STATED GOAL
Gather each line of the records below that includes the string "bbox", and copy those lines out in full.

INPUT FOR THIS TASK
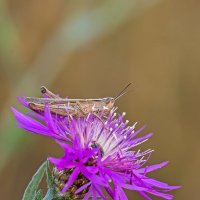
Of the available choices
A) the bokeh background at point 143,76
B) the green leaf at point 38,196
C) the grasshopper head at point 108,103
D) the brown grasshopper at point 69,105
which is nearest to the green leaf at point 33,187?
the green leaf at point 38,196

...

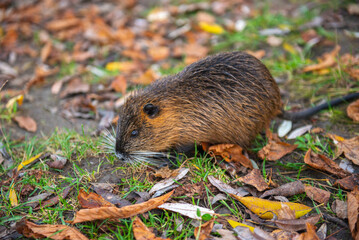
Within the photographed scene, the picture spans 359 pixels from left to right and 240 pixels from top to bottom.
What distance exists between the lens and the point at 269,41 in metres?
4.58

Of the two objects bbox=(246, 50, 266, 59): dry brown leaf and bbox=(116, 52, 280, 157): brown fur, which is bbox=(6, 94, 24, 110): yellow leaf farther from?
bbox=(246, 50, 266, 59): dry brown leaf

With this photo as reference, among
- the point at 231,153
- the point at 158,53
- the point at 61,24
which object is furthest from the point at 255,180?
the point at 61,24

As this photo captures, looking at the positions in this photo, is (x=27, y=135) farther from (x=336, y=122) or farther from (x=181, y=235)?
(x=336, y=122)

SOLUTION FOR THIS PROBLEM
Of the two objects bbox=(246, 50, 266, 59): dry brown leaf and bbox=(116, 52, 280, 157): brown fur, which is bbox=(6, 94, 24, 110): yellow leaf farther from?
bbox=(246, 50, 266, 59): dry brown leaf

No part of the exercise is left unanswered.